Just now, I've been confirmed by my Mortgage Broker, that Bankwest is not accepting LVR greater than 80%
So I guess for my next investment journey, it is going to be very hard to look for vendor which still allows 88% LVR.
Especially after reading this article: http://www.mortgagebusiness.com.au/breaking-news/8587-apra-to-turn-screws-on-lending-market
Interesting article, thanks for posting - i think his partly right as to possible next steps.
IMF are in town this week/month i believe and will report within a few months, i strongly suspect they'll come out with a pretty headline worthy report stating that we're in bubble territory in Sydney and action is required. Their quite strong macro-prudential intervention and tightening to serviceability calculators is a small step compared to hard LVR caps. Given this is well and truly in their mandate/expertise, its likely to send a strong message out.
APRAs next move, if required, is more direct intervention (LVR caps). If this doesn't cool than expect APRA to make changes here.
Nonetheless, it's stupid to say that this round of changes hasn't worked. Its barely been in existence and has a lag time to take an effect on prices/market.
They'll give it some time, obtain the next round of lending data from individual lenders, do their consultations (talk to all the banks), and then act if necessary. If Sydney keeps running they'll be forced to act and by the looks of this round of changes, they don't favour geographic based policy.

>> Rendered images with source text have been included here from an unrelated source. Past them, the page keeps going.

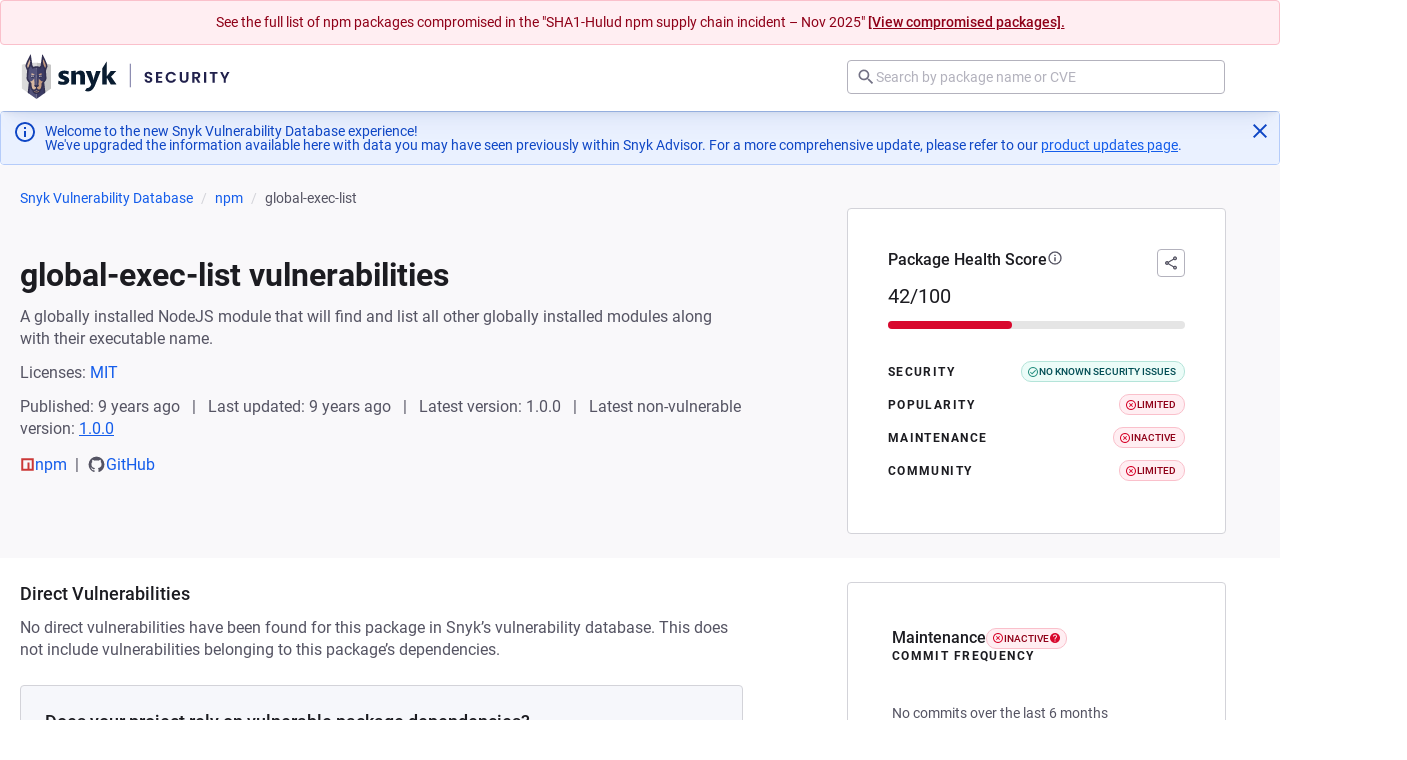

--- FILE ---
content_type: text/javascript; charset=utf-8
request_url: https://security.snyk.io/_nuxt/CMaoDRAZ.js
body_size: 316
content:
import{A as r}from"./R3pCd9nM.js";import{C as i,a as t}from"./gwNOu9PA.js";(function(){try{var n=typeof window<"u"?window:typeof global<"u"?global:typeof self<"u"?self:{},e=new n.Error().stack;e&&(n._sentryDebugIds=n._sentryDebugIds||{},n._sentryDebugIds[e]="7d511c1e-3f7e-4cb6-863e-040e292002da",n._sentryDebugIdIdentifier="sentry-dbid-7d511c1e-3f7e-4cb6-863e-040e292002da")}catch{}})();const s=n=>{switch(n){case"success":return{variant:"success",icon:t};case"warning":return{variant:"warn",icon:r};case"danger":return{variant:"danger",icon:i};default:return{variant:"default",icon:null}}},u=n=>{const e=(n==null?void 0:n.toLowerCase())||"";return e.includes("no known")?{variant:"success",icon:t}:e.includes("security issues")?{variant:"danger",icon:i}:{variant:"warn",icon:r}},d=n=>{const e=(n==null?void 0:n.toLowerCase())||"";return e.includes("key ecosystem")||e.includes("popular")?{variant:"success",icon:t}:e.includes("limited")?{variant:"warn",icon:r}:{variant:"default",icon:null}},f=n=>{const e=(n==null?void 0:n.toLowerCase())||"";return e==="healthy"||e==="sustainable"?{variant:"success",icon:t}:e==="inactive"?{variant:"warn",icon:r}:{variant:"default",icon:null}},g=n=>{const e=(n==null?void 0:n.toLowerCase())||"";return e==="active"?{variant:"success",icon:t}:e==="limited"?{variant:"warn",icon:r}:{variant:"default",icon:null}};export{u as a,d as b,f as c,g as d,s as g};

I posted about APRA's possible gameplan (at least my knowledge/expectations of it) in January. The only surprising part of it to me is the speed of all these changes. They've gone so strong to start with (I thought it'd be smaller steps to start, then these current changes and then direct intervention). Also his statement about the serviceability changes is that Byres made it sound permanent improvements to our prudential framework, NOT temporary (the pricing part is temporary).
In saying that, banks always find ways to innovate. Their strongly incentivised to. I'm sure in a downmarket where credit growth sits <5% APRA won't be as worried with people trying to leverage up. Banks (first and second tiers under APRA's purview) may find innovative ways to circle this.